### REQUIRED WORK
Everything from the line containing "梅田最安値 食べ飲み放題 肉寿司 HINATA 梅田東通り店_02" through the line containing "Вариант полки для" should be repeated exactly, and nothing else from the data.

### DATA RECORDS
--

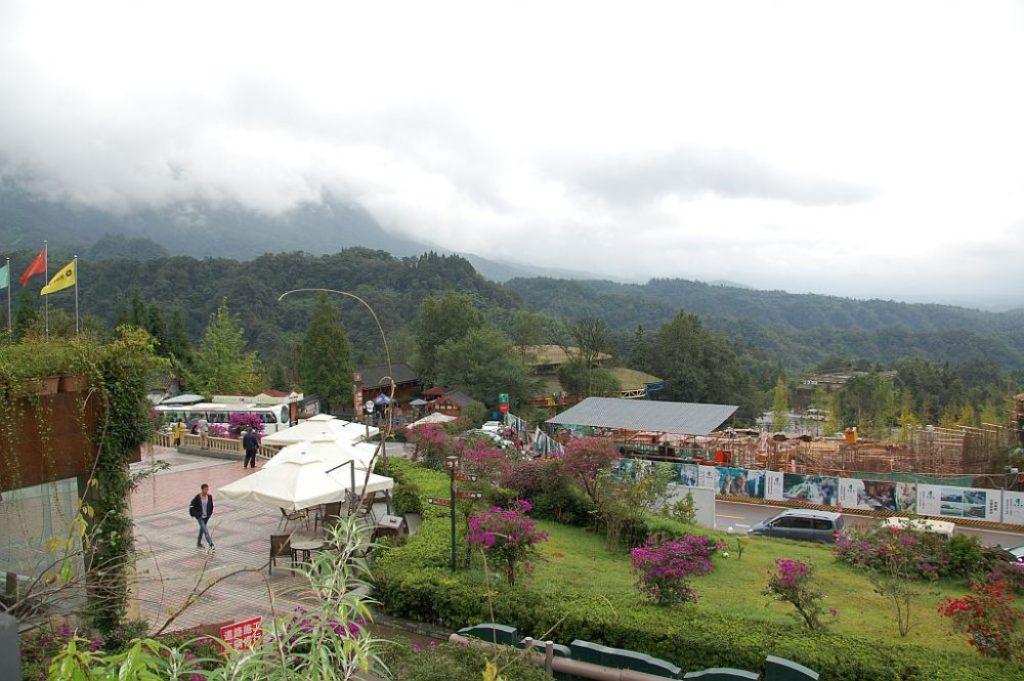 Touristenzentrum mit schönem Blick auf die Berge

--

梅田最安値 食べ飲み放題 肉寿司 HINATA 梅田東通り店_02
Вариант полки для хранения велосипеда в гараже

--

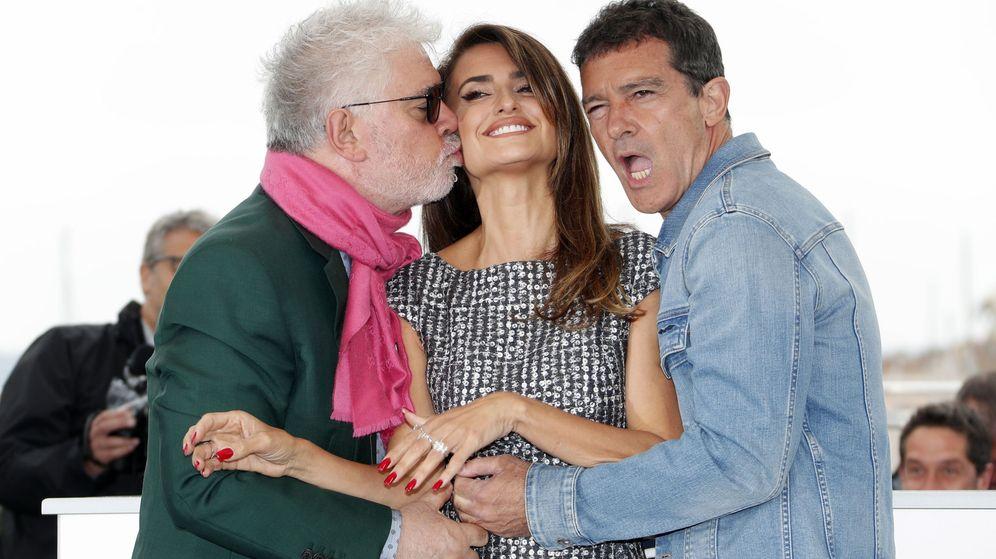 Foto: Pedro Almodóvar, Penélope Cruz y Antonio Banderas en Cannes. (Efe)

--

### WRITTEN SOLUTION
梅田最安値 食べ飲み放題 肉寿司 HINATA 梅田東通り店_02
Вариант полки для хранения велосипеда в гараже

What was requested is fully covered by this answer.